Eventually the Harbaugh brothers would meet in a Super Bowl, but in 2010 (with Jim Harbaugh still in the college ranks at Stanford) the more likely pairing to achieve that would have been the Ryans. This was a coaching dynasty in the making, a family trinity of brash-talking, always-pounding Ryans, father, sons and the Holy Blitz.

Rex’s Jets went to the AFC title game in his first season. They appeared on HBO’s “Hard Knocks” for the following training camp, delivering the show by far its most entertaining season – “let’s get a [expletive] snack.” That January they beat a loaded Patriots team, in Foxborough, to advance again to the AFC championship game. It was Ryan’s greatest night.

Since that game he’s 35-49. Rob Ryan has bounced from Cleveland to Dallas to New Orleans and is now working for his brother in Buffalo, his fifth coordinator job. Buddy died last summer.

This isn’t the glorious future that seemed apparent six seasons ago.

Rex Ryan seems to be trying to enjoy the opportunity he has and, as always, see where it lands. He has always said bold things. He has always poked the bear. He has always promised greatness. He has always sought to entertain.

One time when the Jets were playing the Browns he held a news conference dressed up like Rob. When someone mentioned Belichick, he said he wasn’t there to “kiss the rings.” When he first got the Buffalo job he promised to live where it snowed the most. Then he bought a custom-painted monster truck to assure he could make it to work.

It sounded better when it was working. It received less criticism when it was winning. To Rex’s way of thinking, if he isn’t himself, if he isn’t portraying confidence then it can’t work.

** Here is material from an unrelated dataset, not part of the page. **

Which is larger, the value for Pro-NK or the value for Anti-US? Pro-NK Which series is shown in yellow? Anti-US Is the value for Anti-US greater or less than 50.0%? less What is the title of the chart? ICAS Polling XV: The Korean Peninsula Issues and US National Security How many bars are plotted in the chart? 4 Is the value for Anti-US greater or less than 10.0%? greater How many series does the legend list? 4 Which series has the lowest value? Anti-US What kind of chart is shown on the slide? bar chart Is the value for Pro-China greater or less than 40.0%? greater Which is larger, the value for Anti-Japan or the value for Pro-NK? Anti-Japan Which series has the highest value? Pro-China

Some of it is just himself. Some of it is calculating.

Back during those AFC championship game runs, Ryan would often try to get into a focused battle with the opposing quarterback – namely Peyton Manning or Tom Brady – in an effort to take the focus off his QB, a young and not remotely as good Mark Sanchez. Look at me. Laugh at me. Maybe Mark can prepare without extra pressure.

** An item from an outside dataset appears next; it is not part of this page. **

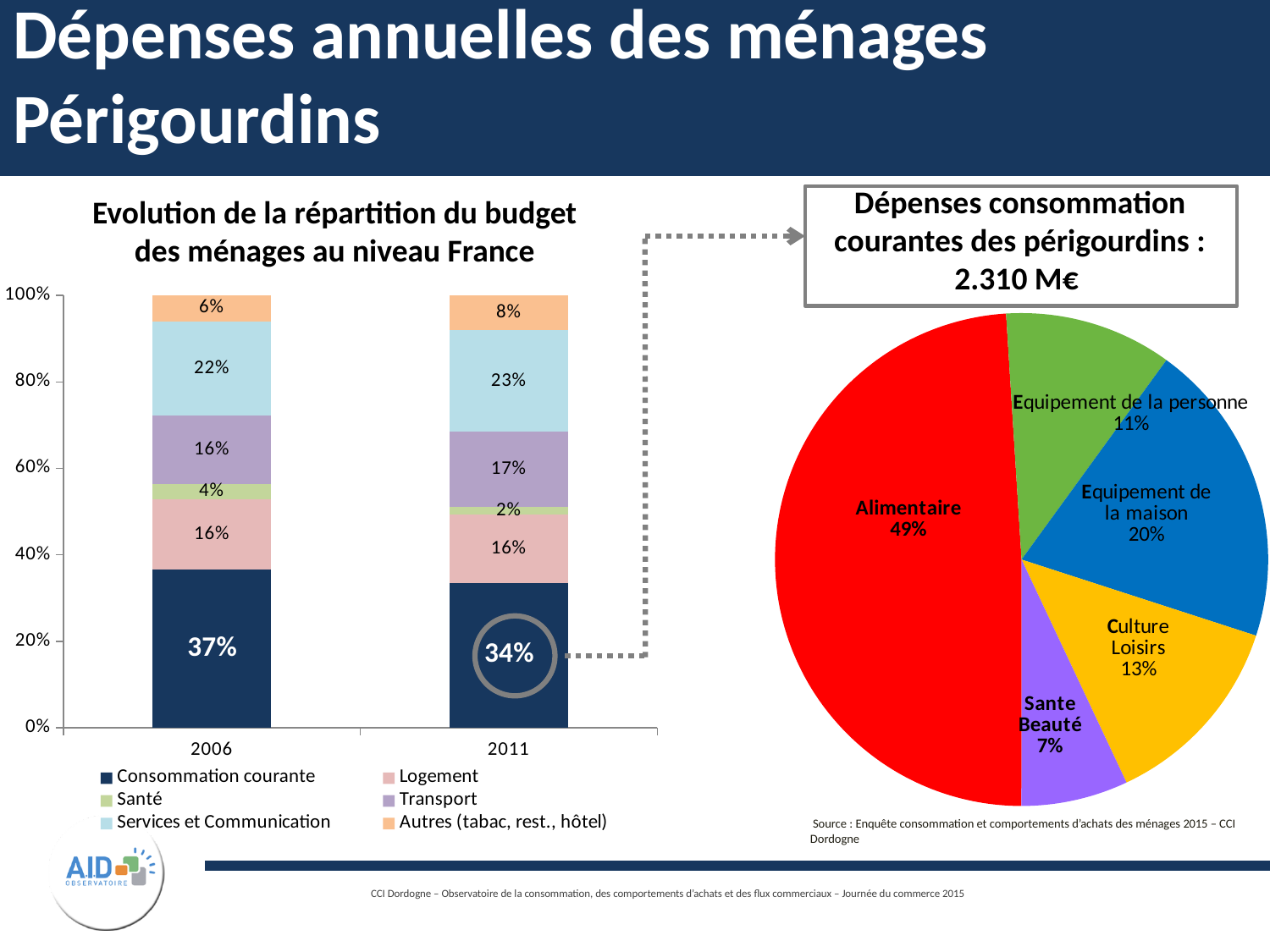
In the bar chart 'Evolution de la répartition du budget des ménages au niveau France', what is the value for Services et Communication in 2011? 23% In the bar chart 'Evolution de la répartition du budget des ménages au niveau France', which series has the smallest share in 2011? Santé In the bar chart 'Evolution de la répartition du budget des ménages au niveau France', what is the value for Consommation courante in 2011? 34% In the pie chart 'Dépenses consommation courantes des périgourdins', how many categories are shown? 5 In the bar chart 'Evolution de la répartition du budget des ménages au niveau France', by how many percentage points did Consommation courante change from 2006 to 2011? 3 percentage points lower (37% to 34%) In the bar chart 'Evolution de la répartition du budget des ménages au niveau France', which series has the largest share in 2006? Consommation courante In the pie chart 'Dépenses consommation courantes des périgourdins', which category has the smallest share? Sante Beauté In the pie chart 'Dépenses consommation courantes des périgourdins', what share does Alimentaire represent? 49% What kind of chart is the chart on the right titled 'Dépenses consommation courantes des périgourdins : 2.310 M€'? Pie chart In the bar chart 'Evolution de la répartition du budget des ménages au niveau France', what is the value for Santé in 2006? 4% In the bar chart 'Evolution de la répartition du budget des ménages au niveau France', how many series does the legend list? 6 In the bar chart 'Evolution de la répartition du budget des ménages au niveau France', is the share of Autres (tabac, rest., hôtel) larger in 2006 or in 2011? 2011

There was a method to the madness.

“Obviously, [Belichick’s] style works a hell of a lot better than my style,” Ryan said this week, according to the Buffalo News’ Jerry Sullivan (a real person). “So I’ll give him that. But I learned a long time ago, you got to be yourself in this league. If I tried to be Bill Belichick, that would never work. … Some guys try to copy that style. They’re phonies. Belichick does it, that’s who he is. Belichick is the most consistent guy there is. I try to be consistent, in a different way.”

Differently consistent. Unapologetically himself. If this season is Rex’s last stand, if this is his last trip as an NFL head coach to New England, this time with his brother riding-shotgun, well, he’s doing it his way. Or Buddy’s way. Or Walt Patulski’s way.